EXTRACT TO READ:
>> Start

Liberal Democrat leader Sir Vince Cable will step down in May
Vince Cable will step down as Liberal Democrat leader after local elections in May.
In an interview with the Mail today, the former business secretary reveals that he has decided to leave to pave the way for the ‘next generation’ to lead the party through Brexit.
He admits he had presided over a ‘gradual’ rather than a ‘spectacular’ recovery of the party.
But he says he will continue as an MP and devote his spare time to advancing his literary career with another political thriller.
Sir Vince, 75, is making the announcement today to coincide with the Lib Dem spring conference in York, the city where he was born.
Explaining his decision, he said his wife wanted to spend more time with him, while he wanted to be able to do the things ‘I can’t do now’.
The veteran MP had previously announced he would stand down after Brexit was ‘resolved’, but conceded: ‘It now looks as if it will be a protracted process, and may never happen.’
He refused to name his preferred successor, but former coalition minister Jo Swinson, former coalition energy secretary Ed Davey and Layla Moran are believed to be keen.
Following his reforms to the party, non-MP candidates could also be in the frame, including Gina Miller, the second referendum campaigner.
‘We’ve got several very good internal candidates – you can work out who they are. The worst thing I can do is to start promoting them,’ he said.

>> End

DATA SEGMENT:

>> Start

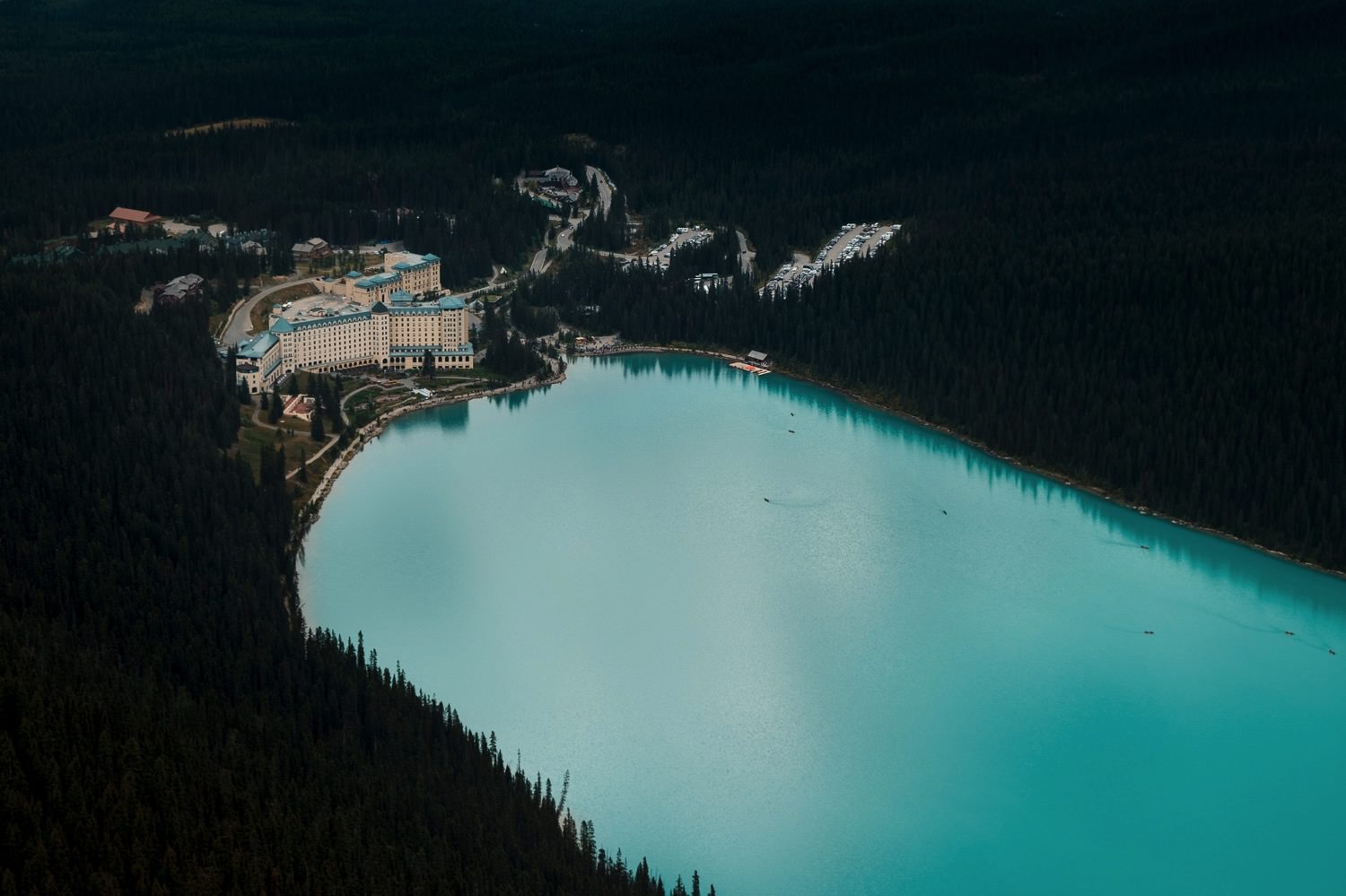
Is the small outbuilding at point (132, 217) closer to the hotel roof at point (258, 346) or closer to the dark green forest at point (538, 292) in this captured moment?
the dark green forest at point (538, 292)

>> End

OBJECTIVES:
- 1) Answer these questions from the article on Vince Cable's departure:
(a) How old is Sir Vince?
(b) In which city is the Lib Dem spring conference being held?
(c) What did he say his wife wanted?
- 2) List every person the article on Vince Cable's departure names as a possible successor to him as party leader.
Please use only the article on Vince Cable's departure, not the data.

RESULTS FOR EACH TASK:
- 1)
(a) 75
(b) York
(c) To spend more time with him

- 2)
Jo Swinson
Ed Davey
Layla Moran
Gina Miller